Intellectual Property and AI

The framework states the administration believes training AI models on copyrighted material is legal, while advising Congress to take a wait-and-see approach and allow courts to adjudicate disputes.

Echoing the early internet regulatory era of Napster, Wikipedia and reexamination of fair use principles, the document calls for Congress to “monitor” how AI models and users treat intellectual property.

Elluru, a former USPTO administrative patent judge, said the document’s approach makes sense during a time of rapid AI development. She added that the changing pace of technology will require flexibility from Congress and the courts to arbitrate the details of intellectual property rights in the AI era.

“The patent system is flexible enough to adapt,” Elluru said. “If [governance] needs to change in the future as [AI] capabilities increase, I think the system can adapt accordingly.”

The judiciary, including those handling landmark cases against internet giants Google and Meta, can adapt and are well positioned to establish precedent, Elluru added.

“[Tech governance] is complex. There’s lots of moving parts, and I think courts are the best suited to hear all the arguments and set some precedents here,” she said.

Protecting the Vulnerable

The Web 1.0 and 2.0 governance era emphasized the safety of children online, which the AI framework echoes.

“Congress should establish commercially reasonable, privacy protective, age assurance requirements (such as parental attestation) for AI platforms and services likely to be accessed by minors,” the document reads.

The White House also urges Congress to establish a national “Parents’ Bill of Rights” that mandates commercially reasonable age-assurance requirements and provides adults with robust tools to manage privacy settings, screen time and content exposure.

Elluru said that the child safety governance side of AI brings up an perpetual internet conversation, ongoing since the early internet era.

“How many decades have we been saying that we need child safety? We need safety online for kids when it comes to social media platforms, and nothing was really done by Congress. Now this White House has signaled to Congress that that’s on their wish list,” Elluru said.

She added that there is rare bipartisan support for protecting vulnerable populations like children and the elderly from AI-enabled harms, which the framework broadly acknowledges.

“Do I think we’re on the cusp of seeing AI laws? I do. The leading ones are going to be for vulnerable populations, like children and elderly,” Elluru said. “Things like protecting elderly from fraudulent scams enabled by AI.”

A Different Geopolitical Moment

Unlike the early internet, which was largely viewed as a tool for global connectivity, AI is increasingly seen as central to national and economic security.

Early adopters of internet governance did not foresee the impact that the internet would have on geopolitics, but experts said that those lessons were learned for the AI era. AI systems need security built in, according to Tom Marlow, managing director at Dark Wolf Solutions.

“The original release of the internet, the original release of software, all of these things came out [and were not secure],” Marlow told GovCIO Media and Research in an interview. “Down the road, we realized, ‘Oh, hang on, if I put a sensitive data set out there, it could be exposed to people who I don’t want to have access to it.’”

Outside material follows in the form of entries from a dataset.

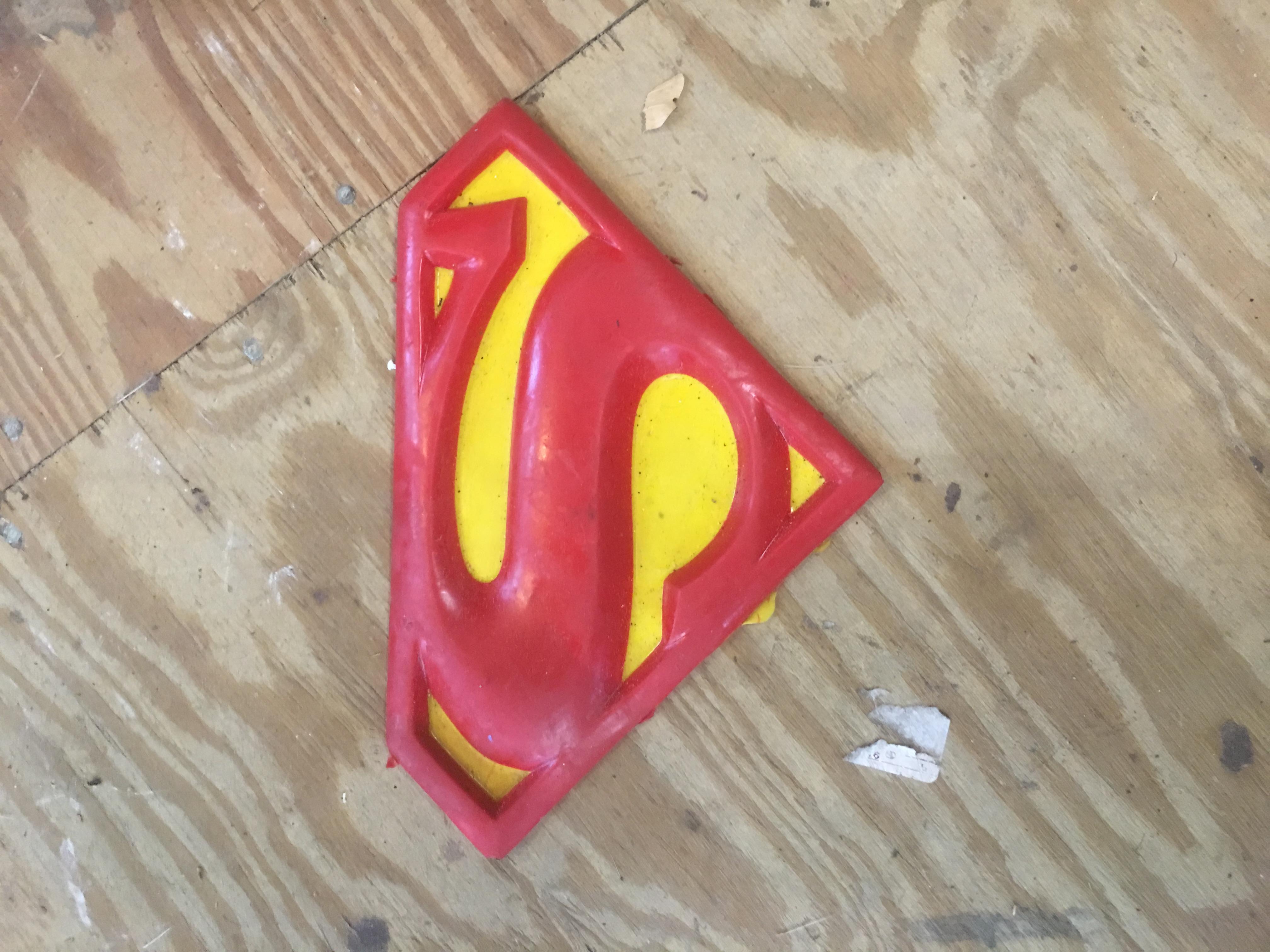 Superman Comic Chest Symbol Overstock Jester Fx Studios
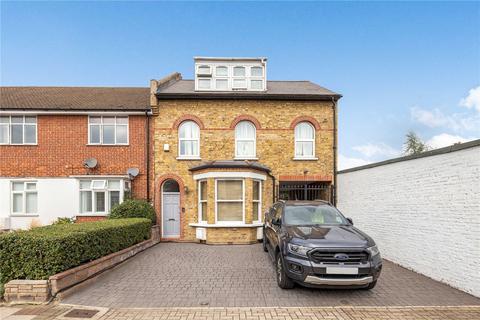 3 bedroom parking for sale - Birkbeck Road, Beckenham, BR3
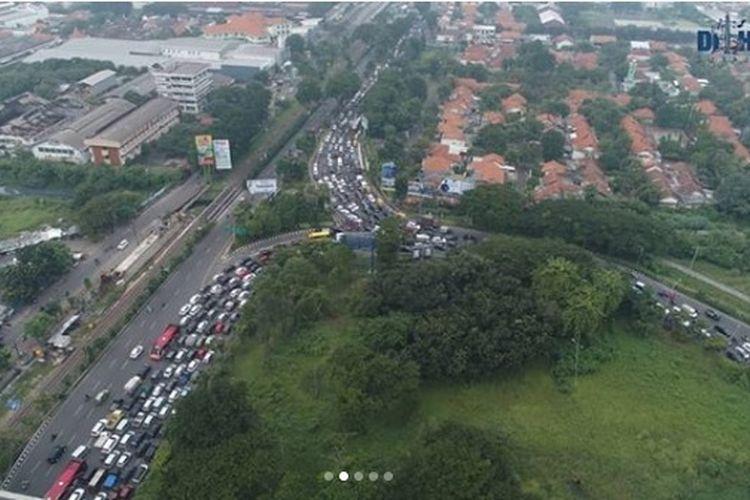 Pemeriksaan ketat terkait Pembatasan Sosial Berskala Besar (PSBB) di pintu masuk Surabaya dari arah Sidoarjo, tepatnya Bundaran Waru, membuat kendaraan menumpuk hingga terjadi kemacetan panjang, Selasa (28/4/2020).
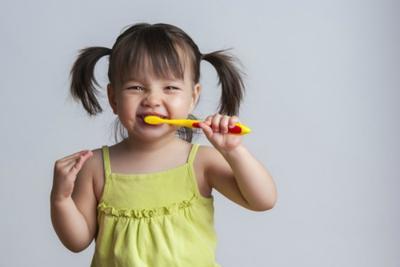 Buatlah Nyanyian Khusus Saat Si Kecil Menyikat Gigi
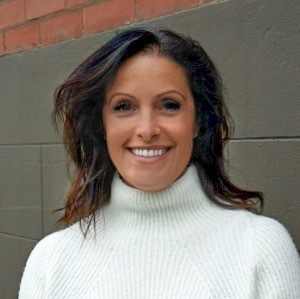Sonya Hollander,                       Agent in San Francisco - Compass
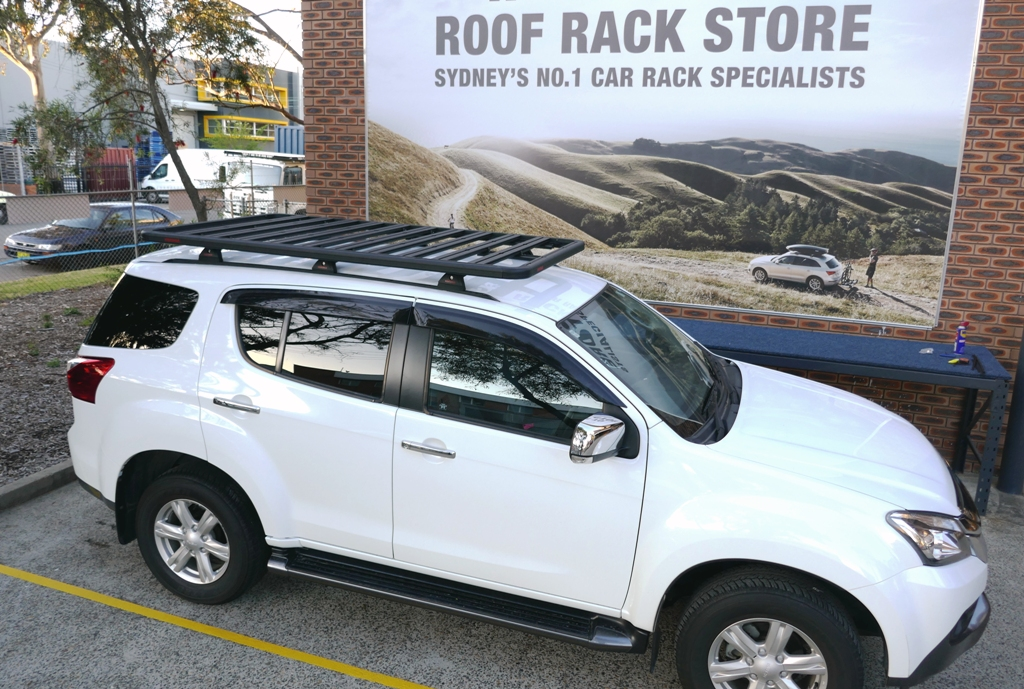 Isuzu MUX with Yakima Lock-n-Load Platform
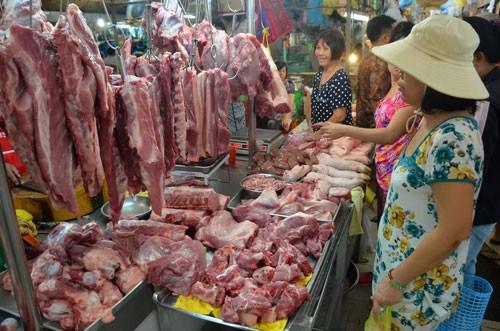 Tỷ lệ mẫu thịt nhiễm vi sinh vật vẫn rất cao do khâu giết mổ, bảo quản không đảm bảo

Learning those lessons is key, Marlow said, to keep American AI innovation ahead of near-peers like China. Echoing the framework, he said that security requirements need to be built into governance.

“Congress has to secure [AI] … and it has to be upfront and a part of everything,” Marlow said. “The governance needs to say ‘Yes, you need to move fast and build new models, create new capabilities, but those also need to be protected.’”

Elluru said policymakers are approaching AI with a clearer understanding of its geopolitical implications, placing greater emphasis on innovation while remaining cautious about regulation.

“It’s a delicate balance, and I think the White House has made it clear [with AI] that they are more leaning into the innovation conversation before they understand where and how they need to regulate,” Elluru said.